«Гэндальф… — повторил старец, как бы припоминая давно забытое имя. — Да, так меня звали… Я был Гэндальфом… — И он сошел со скалы, поднял сброшенную серую хламиду и снова облачился в нее — будто просиявшее солнце утонуло в туче»[291].
Эпизод из Евангелия (от Матфея):
«По прошествии дней шести взял Иисус Петра, Иакова, и Иоанна, брата его, и возвел их на гору высокую одних, и преобразился перед ними: и просияло лице Его, как солнце, одежды же Его сделались белыми, как свет»[292].
В книге «инклинга» Чарлза Уильямса «Схождение Голубя: краткая история Святого Духа в Церкви» мы находим другой интересный отрывок. (Книга эта, кстати, была чрезвычайно высоко оценена теологами, хотя некоторые пассажи в ней рассматривались как чересчур смелые.)
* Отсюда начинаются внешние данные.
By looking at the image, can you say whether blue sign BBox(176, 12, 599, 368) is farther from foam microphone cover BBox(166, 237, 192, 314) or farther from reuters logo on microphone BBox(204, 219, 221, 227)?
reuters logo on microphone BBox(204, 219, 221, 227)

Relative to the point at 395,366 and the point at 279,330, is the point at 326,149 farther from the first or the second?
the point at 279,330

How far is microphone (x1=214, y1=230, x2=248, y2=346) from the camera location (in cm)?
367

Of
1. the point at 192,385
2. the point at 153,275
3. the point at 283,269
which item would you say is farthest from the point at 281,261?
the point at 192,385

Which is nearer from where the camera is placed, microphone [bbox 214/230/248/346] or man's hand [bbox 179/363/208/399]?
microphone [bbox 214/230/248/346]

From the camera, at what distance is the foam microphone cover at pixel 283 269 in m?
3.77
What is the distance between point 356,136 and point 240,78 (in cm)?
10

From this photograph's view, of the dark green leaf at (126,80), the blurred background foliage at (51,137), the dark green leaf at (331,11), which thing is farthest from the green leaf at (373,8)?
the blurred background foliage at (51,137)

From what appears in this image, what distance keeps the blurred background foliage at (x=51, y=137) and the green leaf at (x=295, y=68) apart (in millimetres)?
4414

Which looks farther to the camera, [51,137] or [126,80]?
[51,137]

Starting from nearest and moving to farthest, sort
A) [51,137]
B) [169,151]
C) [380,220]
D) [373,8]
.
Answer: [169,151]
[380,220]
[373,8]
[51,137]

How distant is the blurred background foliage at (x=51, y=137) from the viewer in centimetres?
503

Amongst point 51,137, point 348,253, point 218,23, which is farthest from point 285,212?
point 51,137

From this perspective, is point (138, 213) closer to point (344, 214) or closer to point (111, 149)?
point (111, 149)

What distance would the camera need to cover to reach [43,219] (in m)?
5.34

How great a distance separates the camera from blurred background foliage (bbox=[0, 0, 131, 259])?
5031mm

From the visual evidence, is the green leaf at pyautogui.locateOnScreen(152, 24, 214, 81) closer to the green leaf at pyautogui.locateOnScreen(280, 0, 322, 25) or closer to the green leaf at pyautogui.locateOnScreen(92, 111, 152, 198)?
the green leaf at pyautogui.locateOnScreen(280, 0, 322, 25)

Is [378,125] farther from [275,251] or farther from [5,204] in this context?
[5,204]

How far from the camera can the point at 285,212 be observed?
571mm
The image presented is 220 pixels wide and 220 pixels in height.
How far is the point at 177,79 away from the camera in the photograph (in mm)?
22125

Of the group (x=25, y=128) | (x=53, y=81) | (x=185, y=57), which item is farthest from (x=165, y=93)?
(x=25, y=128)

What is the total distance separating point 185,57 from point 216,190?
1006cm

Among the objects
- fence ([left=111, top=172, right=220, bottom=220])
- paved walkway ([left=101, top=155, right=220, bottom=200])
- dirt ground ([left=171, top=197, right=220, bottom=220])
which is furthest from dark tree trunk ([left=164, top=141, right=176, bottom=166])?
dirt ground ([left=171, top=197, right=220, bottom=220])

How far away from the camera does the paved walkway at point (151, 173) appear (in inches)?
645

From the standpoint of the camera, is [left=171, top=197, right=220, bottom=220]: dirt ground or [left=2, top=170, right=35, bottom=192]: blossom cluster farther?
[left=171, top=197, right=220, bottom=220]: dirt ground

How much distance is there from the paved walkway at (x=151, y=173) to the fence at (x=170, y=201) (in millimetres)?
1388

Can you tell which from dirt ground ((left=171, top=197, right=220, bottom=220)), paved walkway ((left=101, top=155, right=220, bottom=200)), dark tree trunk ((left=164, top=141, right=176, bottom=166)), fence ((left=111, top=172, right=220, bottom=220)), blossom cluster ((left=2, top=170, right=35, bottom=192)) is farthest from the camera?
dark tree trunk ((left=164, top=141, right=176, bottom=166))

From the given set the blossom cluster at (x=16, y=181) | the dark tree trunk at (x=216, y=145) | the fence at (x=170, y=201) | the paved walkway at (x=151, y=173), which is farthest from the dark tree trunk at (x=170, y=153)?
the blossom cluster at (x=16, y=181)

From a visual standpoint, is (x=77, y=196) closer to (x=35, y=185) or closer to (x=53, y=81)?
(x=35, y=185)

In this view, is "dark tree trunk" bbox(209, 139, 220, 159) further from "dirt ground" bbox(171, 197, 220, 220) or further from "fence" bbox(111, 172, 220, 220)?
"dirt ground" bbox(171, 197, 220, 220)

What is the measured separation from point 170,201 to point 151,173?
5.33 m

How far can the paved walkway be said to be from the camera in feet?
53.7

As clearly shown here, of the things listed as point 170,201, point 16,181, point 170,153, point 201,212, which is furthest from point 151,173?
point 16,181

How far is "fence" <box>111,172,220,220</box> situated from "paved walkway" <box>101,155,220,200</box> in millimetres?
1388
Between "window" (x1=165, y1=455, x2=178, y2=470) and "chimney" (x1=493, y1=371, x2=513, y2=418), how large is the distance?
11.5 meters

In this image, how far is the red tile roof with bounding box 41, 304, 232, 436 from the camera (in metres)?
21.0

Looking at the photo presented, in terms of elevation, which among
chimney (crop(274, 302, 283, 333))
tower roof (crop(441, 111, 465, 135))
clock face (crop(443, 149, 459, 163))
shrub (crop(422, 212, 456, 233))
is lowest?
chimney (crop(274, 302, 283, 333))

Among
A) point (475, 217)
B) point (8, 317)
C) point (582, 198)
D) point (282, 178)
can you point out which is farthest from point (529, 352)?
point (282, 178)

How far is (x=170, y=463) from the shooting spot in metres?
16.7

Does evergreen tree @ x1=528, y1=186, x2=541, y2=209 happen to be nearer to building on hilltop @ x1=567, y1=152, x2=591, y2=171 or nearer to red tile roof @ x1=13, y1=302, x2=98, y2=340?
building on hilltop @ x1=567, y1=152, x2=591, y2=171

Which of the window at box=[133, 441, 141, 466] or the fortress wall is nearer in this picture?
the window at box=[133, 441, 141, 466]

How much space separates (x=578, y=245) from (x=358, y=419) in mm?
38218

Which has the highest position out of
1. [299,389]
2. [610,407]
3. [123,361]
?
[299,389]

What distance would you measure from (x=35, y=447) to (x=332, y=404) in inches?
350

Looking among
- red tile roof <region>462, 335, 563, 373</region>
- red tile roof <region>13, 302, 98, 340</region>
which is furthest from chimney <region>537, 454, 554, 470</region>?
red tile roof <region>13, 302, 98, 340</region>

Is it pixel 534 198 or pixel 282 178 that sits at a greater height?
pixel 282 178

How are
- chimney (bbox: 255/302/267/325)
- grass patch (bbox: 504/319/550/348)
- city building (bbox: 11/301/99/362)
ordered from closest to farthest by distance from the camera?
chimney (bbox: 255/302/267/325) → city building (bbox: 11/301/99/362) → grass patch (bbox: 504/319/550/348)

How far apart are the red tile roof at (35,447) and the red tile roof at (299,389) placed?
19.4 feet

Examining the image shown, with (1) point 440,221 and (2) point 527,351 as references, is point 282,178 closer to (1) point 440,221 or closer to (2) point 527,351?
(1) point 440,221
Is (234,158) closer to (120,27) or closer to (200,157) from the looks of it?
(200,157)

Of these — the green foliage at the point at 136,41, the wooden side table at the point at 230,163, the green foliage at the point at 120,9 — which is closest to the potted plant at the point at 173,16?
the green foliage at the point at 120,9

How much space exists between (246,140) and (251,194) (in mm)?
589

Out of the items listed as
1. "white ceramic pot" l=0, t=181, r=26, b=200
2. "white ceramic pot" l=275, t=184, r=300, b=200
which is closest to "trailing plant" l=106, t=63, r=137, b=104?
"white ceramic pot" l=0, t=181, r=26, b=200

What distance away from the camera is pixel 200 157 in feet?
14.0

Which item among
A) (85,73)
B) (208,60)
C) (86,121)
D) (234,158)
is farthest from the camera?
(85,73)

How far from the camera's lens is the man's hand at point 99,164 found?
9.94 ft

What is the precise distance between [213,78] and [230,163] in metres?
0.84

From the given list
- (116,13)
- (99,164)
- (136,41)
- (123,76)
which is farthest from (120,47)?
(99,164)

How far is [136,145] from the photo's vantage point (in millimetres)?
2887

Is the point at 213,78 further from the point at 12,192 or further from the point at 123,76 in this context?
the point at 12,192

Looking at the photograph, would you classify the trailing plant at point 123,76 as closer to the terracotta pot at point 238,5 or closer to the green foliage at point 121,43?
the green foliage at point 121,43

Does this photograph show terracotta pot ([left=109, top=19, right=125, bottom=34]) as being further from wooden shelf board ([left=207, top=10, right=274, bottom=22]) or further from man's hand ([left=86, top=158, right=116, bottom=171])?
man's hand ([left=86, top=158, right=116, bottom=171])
«Появилось в Палестине во времена правления Принцепса Августа и его преемника Тиберия некое существо. Это существо имело вид человека, бродячего учителя, проповедника-чудотворца. В то время в тех краях было множество проповедников такого сорта, вырвавшихся на свет благодаря недавно установленному Империей миру, но у этого существа силы было гораздо больше, а стиль его речей отличался высокой эффективностью, в частности, в проклятиях, и характеризовался постоянной двусмысленностью. Оно постоянно побеждало в спорах. С одной стороны, оно со всем соглашалось, а с другой — все ниспровергало…»[293]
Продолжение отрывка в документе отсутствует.